Trecho do exercício:
_ _ _ _ _ _ _

A recente decisão do Superior Tribunal de Justiça (STJ), que autorizou o plantio e cultivo de cânhamo industrial para fins medicinais e farmacêuticos no Brasil, está sendo comemorada por diversos representantes do setor. Em uma análise do atual cenário, o advogado Rafael Arcuri considerou o entendimento do judiciário que estabelece que o cânhamo (com teor de THC inferior a 0,3%) não pode ser enquadrado como substância entorpecente, afastando as restrições da Lei de Drogas e das normas infralegais que proibiam o cultivo da planta no país.  

A decisão também obriga a Agência Nacional de Vigilância Sanitária (Anvisa) a editar, em até seis meses, regras específicas para essa modalidade de produção. Segundo o tribunal, a ausência de normas claras e a confusão entre maconha e cânhamo prejudicavam tanto pacientes quanto empresas, que precisavam importar insumos a custos elevados ou recorrer a decisões judiciais para obter autorização de cultivo.  

 

Impacto regulatório e interpretação jurídica

 

Atual Diretor Executivo do Instituto de Cannabis e Regulação (ICR) e Presidente da Associação Nacional do Cânhamo Industrial (ANC), Arcuri acredita que o ponto central da decisão do STJ ainda não foi amplamente discutido. “A decisão do STJ tem sido muito comentada, mas o ponto principal não tem sido abordado”, afirma. Segundo ele, a leitura superficial do julgamento pode obscurecer a principal mudança jurídica. “O mais importante foram as teses firmadas pelos ministros. Ao definirem que o cânhamo não pode ser considerado proscrito porque ele é inapto à produção de drogas, o STJ retira essa variedade de qualquer proibição”.

_ _ _ _ _ _ _

Registros de dados armazenados:
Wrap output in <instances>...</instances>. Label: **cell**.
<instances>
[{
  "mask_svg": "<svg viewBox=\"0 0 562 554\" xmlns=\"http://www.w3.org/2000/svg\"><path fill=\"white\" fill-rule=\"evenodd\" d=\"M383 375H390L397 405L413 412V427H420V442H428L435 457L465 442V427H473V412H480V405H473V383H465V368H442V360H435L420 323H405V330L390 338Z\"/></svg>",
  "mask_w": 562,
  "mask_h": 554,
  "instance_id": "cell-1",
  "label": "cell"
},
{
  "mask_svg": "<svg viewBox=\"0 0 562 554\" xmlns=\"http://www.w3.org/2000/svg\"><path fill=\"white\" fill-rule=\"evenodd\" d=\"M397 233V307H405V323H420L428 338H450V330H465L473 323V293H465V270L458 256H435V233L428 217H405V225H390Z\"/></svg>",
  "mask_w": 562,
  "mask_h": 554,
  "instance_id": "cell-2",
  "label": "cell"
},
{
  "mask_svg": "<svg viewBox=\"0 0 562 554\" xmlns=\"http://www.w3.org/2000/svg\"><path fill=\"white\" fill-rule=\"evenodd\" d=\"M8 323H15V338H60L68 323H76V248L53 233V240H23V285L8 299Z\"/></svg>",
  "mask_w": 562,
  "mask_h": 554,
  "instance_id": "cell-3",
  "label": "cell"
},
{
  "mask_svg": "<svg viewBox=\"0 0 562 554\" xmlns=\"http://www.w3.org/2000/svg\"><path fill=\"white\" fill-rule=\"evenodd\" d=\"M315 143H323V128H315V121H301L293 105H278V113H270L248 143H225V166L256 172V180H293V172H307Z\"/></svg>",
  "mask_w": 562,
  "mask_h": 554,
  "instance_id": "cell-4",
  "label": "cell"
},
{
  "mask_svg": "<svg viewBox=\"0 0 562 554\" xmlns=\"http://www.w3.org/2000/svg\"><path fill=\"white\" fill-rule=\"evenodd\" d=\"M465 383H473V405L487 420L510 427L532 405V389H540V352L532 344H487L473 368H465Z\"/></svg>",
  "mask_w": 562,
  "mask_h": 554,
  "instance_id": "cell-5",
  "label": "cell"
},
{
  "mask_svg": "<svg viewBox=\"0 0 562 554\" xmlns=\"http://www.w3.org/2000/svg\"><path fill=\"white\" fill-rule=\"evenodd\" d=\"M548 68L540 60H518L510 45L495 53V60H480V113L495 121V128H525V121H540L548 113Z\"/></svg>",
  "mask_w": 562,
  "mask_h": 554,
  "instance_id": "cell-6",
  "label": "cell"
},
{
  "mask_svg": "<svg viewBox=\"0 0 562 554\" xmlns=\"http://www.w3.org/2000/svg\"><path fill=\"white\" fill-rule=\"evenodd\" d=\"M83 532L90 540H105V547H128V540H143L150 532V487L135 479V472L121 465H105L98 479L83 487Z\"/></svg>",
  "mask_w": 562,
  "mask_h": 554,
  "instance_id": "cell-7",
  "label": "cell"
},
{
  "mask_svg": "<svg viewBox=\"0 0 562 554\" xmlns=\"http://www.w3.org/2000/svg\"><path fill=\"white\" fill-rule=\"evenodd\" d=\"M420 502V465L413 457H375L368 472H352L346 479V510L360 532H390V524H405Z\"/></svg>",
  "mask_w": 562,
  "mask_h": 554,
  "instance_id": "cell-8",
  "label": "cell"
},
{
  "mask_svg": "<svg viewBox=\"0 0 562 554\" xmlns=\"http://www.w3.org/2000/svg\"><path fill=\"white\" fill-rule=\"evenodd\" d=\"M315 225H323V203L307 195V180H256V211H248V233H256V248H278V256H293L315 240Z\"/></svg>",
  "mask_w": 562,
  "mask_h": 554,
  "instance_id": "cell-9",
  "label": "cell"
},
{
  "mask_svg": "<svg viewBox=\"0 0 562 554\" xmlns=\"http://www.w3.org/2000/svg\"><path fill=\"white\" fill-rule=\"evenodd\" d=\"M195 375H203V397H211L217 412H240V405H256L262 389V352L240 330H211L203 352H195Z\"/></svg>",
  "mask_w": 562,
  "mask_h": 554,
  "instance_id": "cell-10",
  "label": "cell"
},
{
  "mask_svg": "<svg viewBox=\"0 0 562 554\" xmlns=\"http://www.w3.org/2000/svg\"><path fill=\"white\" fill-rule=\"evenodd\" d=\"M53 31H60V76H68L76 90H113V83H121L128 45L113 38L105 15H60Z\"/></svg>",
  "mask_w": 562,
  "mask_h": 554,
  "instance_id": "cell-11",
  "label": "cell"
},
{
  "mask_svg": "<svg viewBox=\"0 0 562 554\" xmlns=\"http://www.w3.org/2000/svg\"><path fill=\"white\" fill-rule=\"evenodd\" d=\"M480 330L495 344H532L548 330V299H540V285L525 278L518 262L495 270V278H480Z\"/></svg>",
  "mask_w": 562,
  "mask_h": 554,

_ _ _ _ _ _ _

De acordo com o trecho sobre o cultivo de cânhamo, por que a ausência de normas claras e a confusão entre maconha e cânhamo prejudicavam pacientes e empresas? Responda em uma a três frases.

Segundo o tribunal, pacientes e empresas precisavam importar insumos a custos elevados ou recorrer a decisões judiciais para obter autorização de cultivo.